[Zope] Scaling problems, or something else?

Wed May 9 10:41:22 EDT 2007

On Wed, May 09, 2007 at 12:07:54PM +0200, Gaute Amundsen wrote:
> Just a quick call for ideas on this problem we have...
> 
> Setup: 
> Zope 2.7.5 (~180 sites) -> apache (-> varnish for 1 high profile site)
> 
> Most noticeable symtoms: 
> Takes 30 sec. or more to serve a page, or times out.
> Sporadic problem, but allways during general high load.
> Lasts less than 1 hour. 
> Restarting zope does not help.
> Lots of apache processes in '..reading..' state
> Apache accesses and volume is down.
> Server load is unchanged, and < 2.0
> Apache processes is way up (~250 aganinst <40)
> Netstat "established" connections is WAY up (~650 aganist < 50)

The increase in netstat connections and apache processes indicates
lots of simultaneous traffic, but it's interesting that Apache
accesses is down.  Since hits are logged only on completion, it may be
that many of the requests are hung.

> Is this zope hitting some sort of limit and just letting Apache hang? 
> Would setting up ZEO on the same box make a difference,

ZEO doesn't buy you any performance unless you have multiple Zope
clients reading from it, and a load balancer in front.  This will help
IF your application is CPU-bound, which yours is not (I assume by
server load you mean CPU).

ZEO can actually *hurt* if you're IO-bound, because it adds network
overhead to ZODB reads and writes.
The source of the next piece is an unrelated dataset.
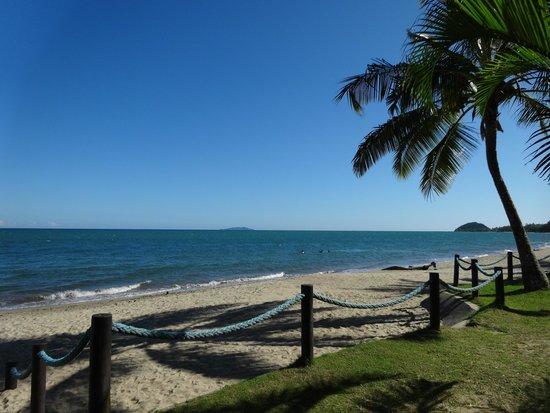 ULTIQA at Fiji Palms Beach Resort : ด้านติดทะเล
It's very bad if you have large
Image or File objects (which you probably shouldn't have in the ZODB
anyway).

> or would it be better 
> to extend varnish coverage?

Probably a good idea anyway... but you want to find out what the
problem really is.

> What would you do to pinpoint the problem?

I'd first try hitting Zope directly during the problem to see if the
slowdown is there.  If so, I'd then try either:

- DeadlockDebugger may be informative.
  http://www.zope.org/Members/nuxeo/Products/DeadlockDebugger

- Enable Zope's trace log and use requestprofiler.py to see if there
  is a pattern to the requests that trigger the problem.  Eg. maybe
  all your zope worker threads are waiting on some slow IO task. See
  the logger section of zope.conf.

-- 

Paul Winkler
http://www.slinkp.com